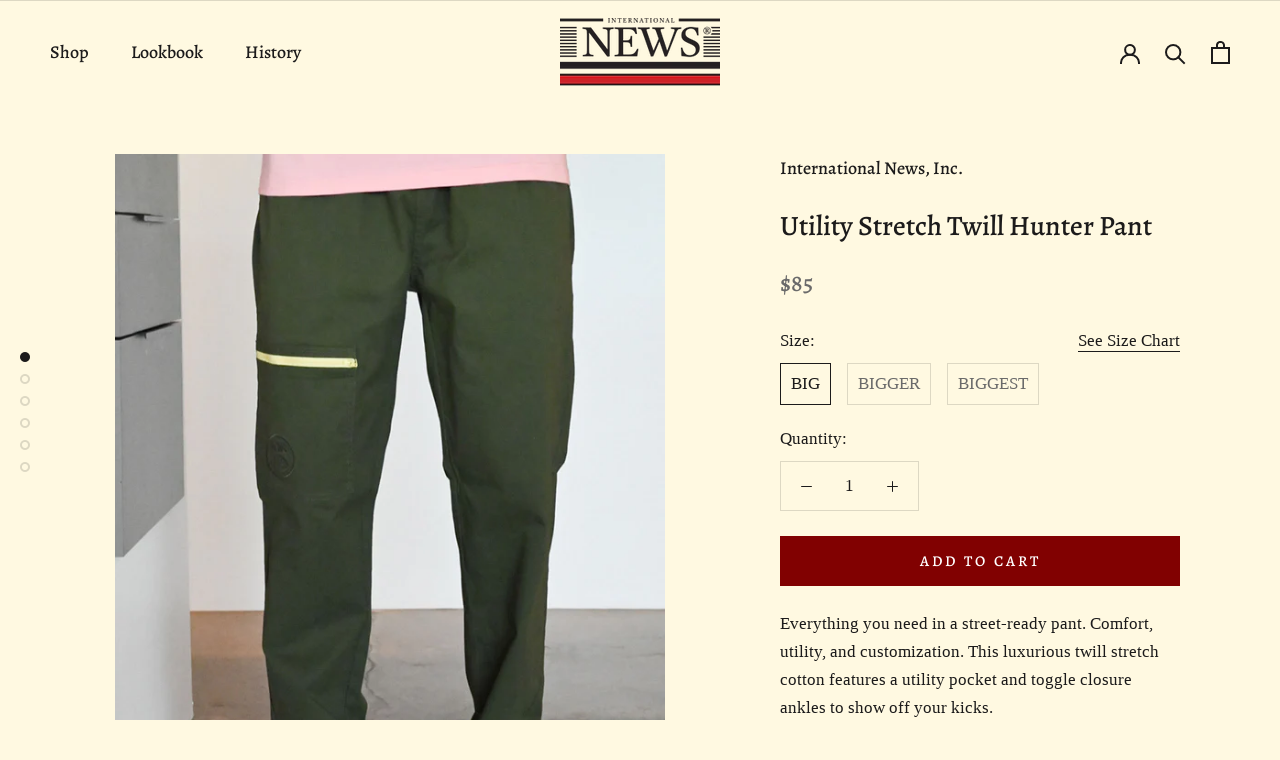

--- FILE ---
content_type: text/plain; charset=utf-8
request_url: https://d-ipv6.mmapiws.com/ant_squire
body_size: 159
content:
internationalnewsinc.com;019be17e-fd68-7173-852b-2db59971a585:c5ef5a126ece40aaf5583aef8726d2f87aa3e08e

--- FILE ---
content_type: text/javascript
request_url: https://internationalnewsinc.com/cdn/shop/t/2/assets/custom.js?v=49872991889268892451628978170
body_size: -628
content:
//# sourceMappingURL=/cdn/shop/t/2/assets/custom.js.map?v=49872991889268892451628978170
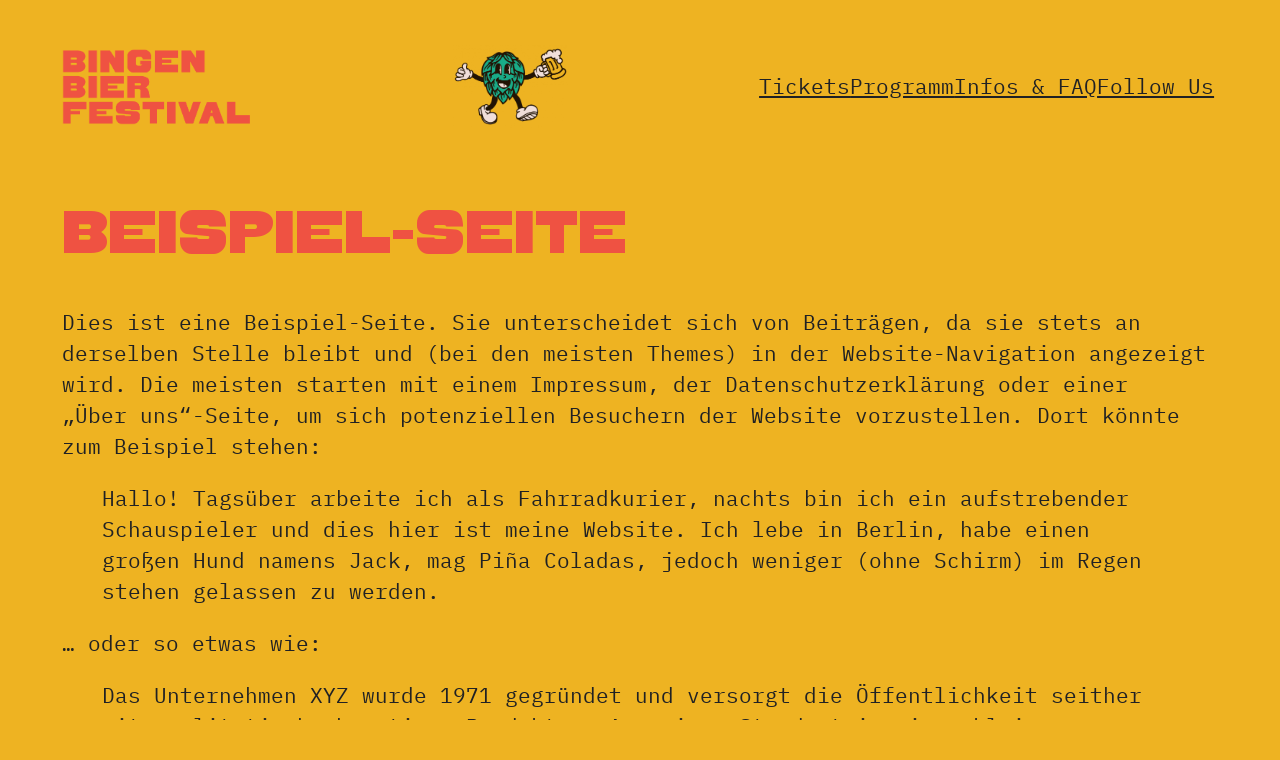

--- FILE ---
content_type: text/css
request_url: https://bingenbierfestival.de/wp-content/uploads/useanyfont/uaf.css?ver=1675757383
body_size: 285
content:
				@font-face {
					font-family: 'saotorpes';
					src: url('/wp-content/uploads/useanyfont/6932SaoTorpes.woff2') format('woff2'),
						url('/wp-content/uploads/useanyfont/6932SaoTorpes.woff') format('woff');
					  font-display: auto;
				}

				.saotorpes{font-family: 'saotorpes' !important;}

						h1, h2, h3{
					font-family: 'saotorpes' !important;
				}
------------------------------------------------
■ BRIEF ■
All lines above must be repeated exactly, and the pictures must be omitted.

■ RESULT OF THE EXERCISE ■
--- FILE ---
content_type: text/plain; charset=utf-8
request_url: https://d-ipv6.mmapiws.com/ant_squire
body_size: 159
content:
internationalnewsinc.com;019be17e-fd68-7173-852b-2db59971a585:c5ef5a126ece40aaf5583aef8726d2f87aa3e08e

--- FILE ---
content_type: text/javascript
request_url: https://internationalnewsinc.com/cdn/shop/t/2/assets/custom.js?v=49872991889268892451628978170
body_size: -628
content:
//# sourceMappingURL=/cdn/shop/t/2/assets/custom.js.map?v=49872991889268892451628978170

--- FILE ---
content_type: text/css
request_url: https://bingenbierfestival.de/wp-content/uploads/useanyfont/uaf.css?ver=1675757383
body_size: 285
content:
				@font-face {
					font-family: 'saotorpes';
					src: url('/wp-content/uploads/useanyfont/6932SaoTorpes.woff2') format('woff2'),
						url('/wp-content/uploads/useanyfont/6932SaoTorpes.woff') format('woff');
					  font-display: auto;
				}

				.saotorpes{font-family: 'saotorpes' !important;}

						h1, h2, h3{
					font-family: 'saotorpes' !important;
				}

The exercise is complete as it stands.